Documentfragment:
*-*-*

Hiertegen keert zich het middel
3.2.1 Bij de beoordeling van het middel moet het volgende worden voorop gesteld.
(1) Waar in art. 294 K is bepaald dat de verzekeraar is ontslagen van zijn verplichting tot vergoeding van schade indien hij bewijst dat de brand door merkelijke schuld van de verzekerde is veroorzaakt, kan slechts dan merkelijke schuld aanwezig worden geacht indien de verzekeraar bewijst dat sprake is van een ernstige mate van schuld in de zin van de art. 276 en 294 K (HR 17 juni 1988, nr. 13240, NJ 1988, 966 en 3 februari 1989, nr 13406, NJ 1990, 477).
(2) Voorts rust op de verzekeraar de last te bewijzen dat de brand door de merkelijke schuld is veroorzaakt, dat wil zeggen dat causaal verband bestaat tussen het als merkelijke schuld te kwalificeren gedrag van de verzekerde en de brand.
(3) Art. 294 houdt voorts in dat het moet gaan om merkelijke schuld van de verzekerde zelf. De enkele omstandigheid dat een of meer werknemers van de verzekerde een ernstige mate van onvoorzichtigheid valt te verwijten, is derhalve niet voldoende om aan te nemen dat sprake is van merkelijke schuld van de verzekerde.
(4) Is weliswaar de brand zelf niet door merkelijke schuld van de verzekerde veroorzaakt, maar heeft de brand zich als gevolg van onzorgvuldig gedrag van de verzekerde kunnen uitbreiden, dan is art. 294 eveneens van toepassing indien deze onzorgvuldigheid van de verzekerde, in verband met de voorzienbaarheid van de brand, zo ernstig was dat zij als merkelijke schuld in de zin van art. 294 dient te worden gekwalificeerd.

*-*-*

Items:
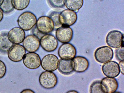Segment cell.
Segmentation results:
<instances>
[{"mask_svg":"<svg viewBox=\"0 0 124 93\" xmlns=\"http://www.w3.org/2000/svg\"><path fill=\"white\" fill-rule=\"evenodd\" d=\"M37 21L35 15L30 11H25L21 14L17 20L19 26L24 30H29L33 28Z\"/></svg>","mask_w":124,"mask_h":93,"instance_id":"6da1fadb","label":"cell"},{"mask_svg":"<svg viewBox=\"0 0 124 93\" xmlns=\"http://www.w3.org/2000/svg\"><path fill=\"white\" fill-rule=\"evenodd\" d=\"M39 82L43 88L50 89L56 86L58 83V78L56 74L53 72L45 71L40 75Z\"/></svg>","mask_w":124,"mask_h":93,"instance_id":"7a4b0ae2","label":"cell"},{"mask_svg":"<svg viewBox=\"0 0 124 93\" xmlns=\"http://www.w3.org/2000/svg\"><path fill=\"white\" fill-rule=\"evenodd\" d=\"M114 52L113 49L107 46H104L97 48L94 53L96 60L98 62L104 63L113 59Z\"/></svg>","mask_w":124,"mask_h":93,"instance_id":"3957f363","label":"cell"},{"mask_svg":"<svg viewBox=\"0 0 124 93\" xmlns=\"http://www.w3.org/2000/svg\"><path fill=\"white\" fill-rule=\"evenodd\" d=\"M124 35L121 32L117 30H113L107 34L106 41L110 47L116 48L120 46L124 47Z\"/></svg>","mask_w":124,"mask_h":93,"instance_id":"277c9868","label":"cell"},{"mask_svg":"<svg viewBox=\"0 0 124 93\" xmlns=\"http://www.w3.org/2000/svg\"><path fill=\"white\" fill-rule=\"evenodd\" d=\"M36 26L39 31L44 34L51 32L54 29L52 19L49 17L46 16H41L38 18Z\"/></svg>","mask_w":124,"mask_h":93,"instance_id":"5b68a950","label":"cell"},{"mask_svg":"<svg viewBox=\"0 0 124 93\" xmlns=\"http://www.w3.org/2000/svg\"><path fill=\"white\" fill-rule=\"evenodd\" d=\"M40 45L42 48L47 52H51L57 48L58 43L57 39L53 35L49 34L44 35L40 39Z\"/></svg>","mask_w":124,"mask_h":93,"instance_id":"8992f818","label":"cell"},{"mask_svg":"<svg viewBox=\"0 0 124 93\" xmlns=\"http://www.w3.org/2000/svg\"><path fill=\"white\" fill-rule=\"evenodd\" d=\"M59 61V59L56 55L48 54L43 57L41 61V65L45 71L53 72L57 69Z\"/></svg>","mask_w":124,"mask_h":93,"instance_id":"52a82bcc","label":"cell"},{"mask_svg":"<svg viewBox=\"0 0 124 93\" xmlns=\"http://www.w3.org/2000/svg\"><path fill=\"white\" fill-rule=\"evenodd\" d=\"M26 53V50L23 46L19 44L13 45L8 51V58L14 62H18L23 59Z\"/></svg>","mask_w":124,"mask_h":93,"instance_id":"ba28073f","label":"cell"},{"mask_svg":"<svg viewBox=\"0 0 124 93\" xmlns=\"http://www.w3.org/2000/svg\"><path fill=\"white\" fill-rule=\"evenodd\" d=\"M77 19V14L74 11L66 9L60 13L59 20L62 26L70 27L73 25Z\"/></svg>","mask_w":124,"mask_h":93,"instance_id":"9c48e42d","label":"cell"},{"mask_svg":"<svg viewBox=\"0 0 124 93\" xmlns=\"http://www.w3.org/2000/svg\"><path fill=\"white\" fill-rule=\"evenodd\" d=\"M23 60L24 65L29 69H36L41 65V58L35 52H29L25 54Z\"/></svg>","mask_w":124,"mask_h":93,"instance_id":"30bf717a","label":"cell"},{"mask_svg":"<svg viewBox=\"0 0 124 93\" xmlns=\"http://www.w3.org/2000/svg\"><path fill=\"white\" fill-rule=\"evenodd\" d=\"M58 53L61 59H72L76 55V50L73 45L67 43H63L60 46Z\"/></svg>","mask_w":124,"mask_h":93,"instance_id":"8fae6325","label":"cell"},{"mask_svg":"<svg viewBox=\"0 0 124 93\" xmlns=\"http://www.w3.org/2000/svg\"><path fill=\"white\" fill-rule=\"evenodd\" d=\"M102 70L106 76L112 78L118 76L120 72L118 64L114 61L104 63L102 66Z\"/></svg>","mask_w":124,"mask_h":93,"instance_id":"7c38bea8","label":"cell"},{"mask_svg":"<svg viewBox=\"0 0 124 93\" xmlns=\"http://www.w3.org/2000/svg\"><path fill=\"white\" fill-rule=\"evenodd\" d=\"M55 35L57 39L60 42L69 43L72 39L73 32L70 27L62 26L57 29Z\"/></svg>","mask_w":124,"mask_h":93,"instance_id":"4fadbf2b","label":"cell"},{"mask_svg":"<svg viewBox=\"0 0 124 93\" xmlns=\"http://www.w3.org/2000/svg\"><path fill=\"white\" fill-rule=\"evenodd\" d=\"M23 46L28 52H35L39 49L40 39L33 34L27 35L23 42Z\"/></svg>","mask_w":124,"mask_h":93,"instance_id":"5bb4252c","label":"cell"},{"mask_svg":"<svg viewBox=\"0 0 124 93\" xmlns=\"http://www.w3.org/2000/svg\"><path fill=\"white\" fill-rule=\"evenodd\" d=\"M8 37L13 44H19L23 42L25 37V34L24 30L21 28L16 27L9 31Z\"/></svg>","mask_w":124,"mask_h":93,"instance_id":"9a60e30c","label":"cell"},{"mask_svg":"<svg viewBox=\"0 0 124 93\" xmlns=\"http://www.w3.org/2000/svg\"><path fill=\"white\" fill-rule=\"evenodd\" d=\"M101 82V87L104 93H114L118 87V81L114 78L105 77L102 79Z\"/></svg>","mask_w":124,"mask_h":93,"instance_id":"2e32d148","label":"cell"},{"mask_svg":"<svg viewBox=\"0 0 124 93\" xmlns=\"http://www.w3.org/2000/svg\"><path fill=\"white\" fill-rule=\"evenodd\" d=\"M74 63L72 59H61L59 60L57 69L61 73L69 74L74 71Z\"/></svg>","mask_w":124,"mask_h":93,"instance_id":"e0dca14e","label":"cell"},{"mask_svg":"<svg viewBox=\"0 0 124 93\" xmlns=\"http://www.w3.org/2000/svg\"><path fill=\"white\" fill-rule=\"evenodd\" d=\"M72 60L74 63V70L75 72L81 73L85 72L88 68L89 63L85 57L81 56H75Z\"/></svg>","mask_w":124,"mask_h":93,"instance_id":"ac0fdd59","label":"cell"},{"mask_svg":"<svg viewBox=\"0 0 124 93\" xmlns=\"http://www.w3.org/2000/svg\"><path fill=\"white\" fill-rule=\"evenodd\" d=\"M9 39L8 33L3 32L0 34V52L3 53H7L13 45Z\"/></svg>","mask_w":124,"mask_h":93,"instance_id":"d6986e66","label":"cell"},{"mask_svg":"<svg viewBox=\"0 0 124 93\" xmlns=\"http://www.w3.org/2000/svg\"><path fill=\"white\" fill-rule=\"evenodd\" d=\"M83 0H64V6L68 9L77 11L82 7Z\"/></svg>","mask_w":124,"mask_h":93,"instance_id":"ffe728a7","label":"cell"},{"mask_svg":"<svg viewBox=\"0 0 124 93\" xmlns=\"http://www.w3.org/2000/svg\"><path fill=\"white\" fill-rule=\"evenodd\" d=\"M12 5L14 8L18 10H22L28 6L30 0H11Z\"/></svg>","mask_w":124,"mask_h":93,"instance_id":"44dd1931","label":"cell"},{"mask_svg":"<svg viewBox=\"0 0 124 93\" xmlns=\"http://www.w3.org/2000/svg\"><path fill=\"white\" fill-rule=\"evenodd\" d=\"M0 8L3 13L5 14L10 13L14 9L12 4L11 0H4L0 6Z\"/></svg>","mask_w":124,"mask_h":93,"instance_id":"7402d4cb","label":"cell"},{"mask_svg":"<svg viewBox=\"0 0 124 93\" xmlns=\"http://www.w3.org/2000/svg\"><path fill=\"white\" fill-rule=\"evenodd\" d=\"M89 91L91 93H104L101 87V81H96L92 83L90 86Z\"/></svg>","mask_w":124,"mask_h":93,"instance_id":"603a6c76","label":"cell"},{"mask_svg":"<svg viewBox=\"0 0 124 93\" xmlns=\"http://www.w3.org/2000/svg\"><path fill=\"white\" fill-rule=\"evenodd\" d=\"M60 13L57 11H53L50 14L49 16L52 20L54 25V29H56L60 27L62 25L59 20Z\"/></svg>","mask_w":124,"mask_h":93,"instance_id":"cb8c5ba5","label":"cell"},{"mask_svg":"<svg viewBox=\"0 0 124 93\" xmlns=\"http://www.w3.org/2000/svg\"><path fill=\"white\" fill-rule=\"evenodd\" d=\"M49 5L55 8H61L64 6V0H47Z\"/></svg>","mask_w":124,"mask_h":93,"instance_id":"d4e9b609","label":"cell"},{"mask_svg":"<svg viewBox=\"0 0 124 93\" xmlns=\"http://www.w3.org/2000/svg\"><path fill=\"white\" fill-rule=\"evenodd\" d=\"M115 55L116 59L119 61L124 60V48L123 46H120L115 50Z\"/></svg>","mask_w":124,"mask_h":93,"instance_id":"484cf974","label":"cell"},{"mask_svg":"<svg viewBox=\"0 0 124 93\" xmlns=\"http://www.w3.org/2000/svg\"><path fill=\"white\" fill-rule=\"evenodd\" d=\"M6 68L4 62L0 60V79L3 78L6 73Z\"/></svg>","mask_w":124,"mask_h":93,"instance_id":"4316f807","label":"cell"},{"mask_svg":"<svg viewBox=\"0 0 124 93\" xmlns=\"http://www.w3.org/2000/svg\"><path fill=\"white\" fill-rule=\"evenodd\" d=\"M32 33L33 34L37 36L39 39L44 35L39 31L36 26H34L32 30Z\"/></svg>","mask_w":124,"mask_h":93,"instance_id":"83f0119b","label":"cell"},{"mask_svg":"<svg viewBox=\"0 0 124 93\" xmlns=\"http://www.w3.org/2000/svg\"><path fill=\"white\" fill-rule=\"evenodd\" d=\"M118 64L120 69V72L122 74L124 75V60L120 61Z\"/></svg>","mask_w":124,"mask_h":93,"instance_id":"f1b7e54d","label":"cell"},{"mask_svg":"<svg viewBox=\"0 0 124 93\" xmlns=\"http://www.w3.org/2000/svg\"><path fill=\"white\" fill-rule=\"evenodd\" d=\"M21 93H35L33 90L30 89H25L22 90Z\"/></svg>","mask_w":124,"mask_h":93,"instance_id":"f546056e","label":"cell"},{"mask_svg":"<svg viewBox=\"0 0 124 93\" xmlns=\"http://www.w3.org/2000/svg\"><path fill=\"white\" fill-rule=\"evenodd\" d=\"M3 17V13L0 8V22L2 20Z\"/></svg>","mask_w":124,"mask_h":93,"instance_id":"4dcf8cb0","label":"cell"},{"mask_svg":"<svg viewBox=\"0 0 124 93\" xmlns=\"http://www.w3.org/2000/svg\"><path fill=\"white\" fill-rule=\"evenodd\" d=\"M67 93H78V92L76 90H71L69 91L66 92Z\"/></svg>","mask_w":124,"mask_h":93,"instance_id":"1f68e13d","label":"cell"},{"mask_svg":"<svg viewBox=\"0 0 124 93\" xmlns=\"http://www.w3.org/2000/svg\"><path fill=\"white\" fill-rule=\"evenodd\" d=\"M4 0H0V6Z\"/></svg>","mask_w":124,"mask_h":93,"instance_id":"d6a6232c","label":"cell"}]
</instances>
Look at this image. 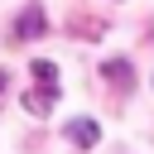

*-*-*

Uit te voeren werk:
a - Geef van elk genummerd punt in het documentfragment de eerste drie woorden, samen met het nummer van dat punt.
b - Stemmen de volgende beweringen overeen met het documentfragment? Antwoord per bewering met ja of nee en citeer de woorden uit het documentfragment die de doorslag geven.
(i) De verzekerde moet bewijzen dat de brand niet door zijn schuld is ontstaan.
(ii) Een ernstige mate van onvoorzichtigheid van werknemers van de verzekerde is op zichzelf genoeg om merkelijke schuld van de verzekerde aan te nemen.
(iii) Art. 294 kan ook van toepassing zijn als de brand zich door onzorgvuldig gedrag van de verzekerde heeft kunnen uitbreiden.
c - Neem een deel van het documentfragment opnieuw over en vervang daarin "verzekeraar" door "assuradeur". Begin bij de woorden "Hiertegen keert zich" en stop na "NJ 1990, 477).".

Antwoorden per opdracht:
a -
(1) "Waar in art."
(2) "Voorts rust op"
(3) "Art. 294 houdt"
(4) "Is weliswaar de"

b -
(i) Nee: "rust op de verzekeraar de last te bewijzen dat de brand door de merkelijke schuld is veroorzaakt"
(ii) Nee: "is derhalve niet voldoende om aan te nemen dat sprake is van merkelijke schuld van de verzekerde"
(iii) Ja: "dan is art. 294 eveneens van toepassing"

c -
Hiertegen keert zich het middel
3.2.1 Bij de beoordeling van het middel moet het volgende worden voorop gesteld.
(1) Waar in art. 294 K is bepaald dat de assuradeur is ontslagen van zijn verplichting tot vergoeding van schade indien hij bewijst dat de brand door merkelijke schuld van de verzekerde is veroorzaakt, kan slechts dan merkelijke schuld aanwezig worden geacht indien de assuradeur bewijst dat sprake is van een ernstige mate van schuld in de zin van de art. 276 en 294 K (HR 17 juni 1988, nr. 13240, NJ 1988, 966 en 3 februari 1989, nr 13406, NJ 1990, 477).